● INSTRUCTION
Copy the items below word for word, from the line with "Of the objects listed as" through the end of the items, leaving out the pictures.

---------- THE RECORDS

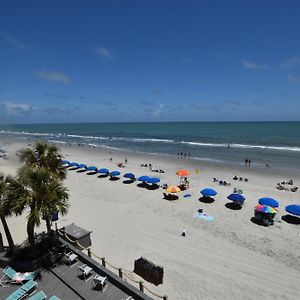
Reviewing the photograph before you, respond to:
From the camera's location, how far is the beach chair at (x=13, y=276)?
10.1 metres

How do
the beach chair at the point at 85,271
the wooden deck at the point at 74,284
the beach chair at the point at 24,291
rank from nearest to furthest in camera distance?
1. the beach chair at the point at 24,291
2. the wooden deck at the point at 74,284
3. the beach chair at the point at 85,271

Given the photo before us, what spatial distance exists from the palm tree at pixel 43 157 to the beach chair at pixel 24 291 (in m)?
5.04

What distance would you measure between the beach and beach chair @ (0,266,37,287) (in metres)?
4.16

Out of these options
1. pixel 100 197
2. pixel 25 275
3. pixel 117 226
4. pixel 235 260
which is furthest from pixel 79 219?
pixel 235 260

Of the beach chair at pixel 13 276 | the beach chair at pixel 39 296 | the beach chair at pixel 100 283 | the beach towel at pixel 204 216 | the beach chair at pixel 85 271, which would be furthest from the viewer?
the beach towel at pixel 204 216

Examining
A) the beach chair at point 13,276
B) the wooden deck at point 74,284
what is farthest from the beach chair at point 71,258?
the beach chair at point 13,276

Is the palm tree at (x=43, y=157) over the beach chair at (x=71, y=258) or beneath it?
over

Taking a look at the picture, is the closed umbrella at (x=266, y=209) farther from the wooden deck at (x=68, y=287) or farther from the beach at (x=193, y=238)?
the wooden deck at (x=68, y=287)

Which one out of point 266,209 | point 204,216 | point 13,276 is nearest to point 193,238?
point 204,216

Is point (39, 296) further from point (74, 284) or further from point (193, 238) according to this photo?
point (193, 238)

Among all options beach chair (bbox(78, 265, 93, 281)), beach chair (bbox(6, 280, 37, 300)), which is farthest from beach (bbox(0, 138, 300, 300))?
beach chair (bbox(6, 280, 37, 300))

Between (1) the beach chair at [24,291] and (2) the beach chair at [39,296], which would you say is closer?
(2) the beach chair at [39,296]

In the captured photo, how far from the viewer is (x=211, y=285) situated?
11.7 meters

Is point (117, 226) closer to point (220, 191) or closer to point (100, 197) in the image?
point (100, 197)
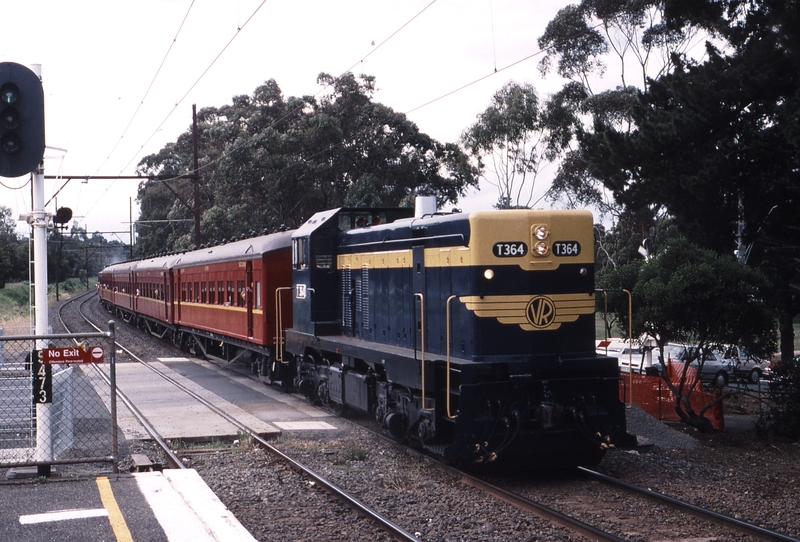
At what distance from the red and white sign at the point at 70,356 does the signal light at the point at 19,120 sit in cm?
197

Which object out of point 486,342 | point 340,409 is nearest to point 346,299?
point 340,409

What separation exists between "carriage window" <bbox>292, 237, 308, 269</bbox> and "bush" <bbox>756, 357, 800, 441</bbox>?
9688 mm

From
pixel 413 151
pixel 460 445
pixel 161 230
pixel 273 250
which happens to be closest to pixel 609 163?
pixel 273 250

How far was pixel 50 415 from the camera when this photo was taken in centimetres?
829

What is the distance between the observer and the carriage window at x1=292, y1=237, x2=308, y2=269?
13.8 m

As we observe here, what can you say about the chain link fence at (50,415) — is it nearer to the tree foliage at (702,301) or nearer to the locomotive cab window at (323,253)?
the locomotive cab window at (323,253)

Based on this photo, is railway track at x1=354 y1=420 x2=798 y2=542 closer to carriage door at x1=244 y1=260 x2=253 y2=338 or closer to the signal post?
the signal post

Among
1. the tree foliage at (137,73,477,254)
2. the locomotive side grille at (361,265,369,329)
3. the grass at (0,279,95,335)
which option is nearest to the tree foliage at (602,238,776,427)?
the locomotive side grille at (361,265,369,329)

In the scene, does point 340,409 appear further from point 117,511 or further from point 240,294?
point 117,511

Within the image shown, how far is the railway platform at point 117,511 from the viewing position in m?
6.05

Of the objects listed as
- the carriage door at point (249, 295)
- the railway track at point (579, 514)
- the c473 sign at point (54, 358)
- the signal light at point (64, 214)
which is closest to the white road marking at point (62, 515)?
the c473 sign at point (54, 358)

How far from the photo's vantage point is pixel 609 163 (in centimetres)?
1975

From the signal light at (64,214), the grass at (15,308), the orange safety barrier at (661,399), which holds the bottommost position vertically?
the orange safety barrier at (661,399)

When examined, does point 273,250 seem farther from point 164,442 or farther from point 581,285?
point 581,285
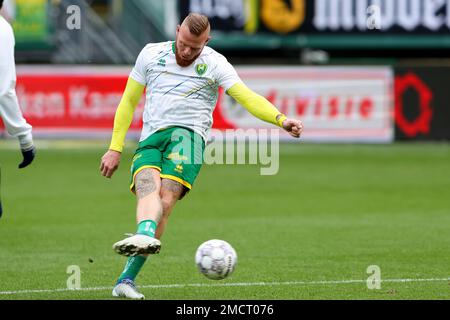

--------------------

● FINAL RESULT
Of the objects listed as
- the carriage door at point (249, 295)
- the railway track at point (579, 514)
- the c473 sign at point (54, 358)
- the signal light at point (64, 214)
which is closest to the white road marking at point (62, 515)?
the c473 sign at point (54, 358)

How far from the photo's vantage point is pixel 609 163 (in centimetres)?
1975

From the signal light at (64,214), the grass at (15,308), the orange safety barrier at (661,399), which holds the bottommost position vertically?
the orange safety barrier at (661,399)

When examined, does point 273,250 seem farther from point 164,442 or farther from point 581,285?
point 581,285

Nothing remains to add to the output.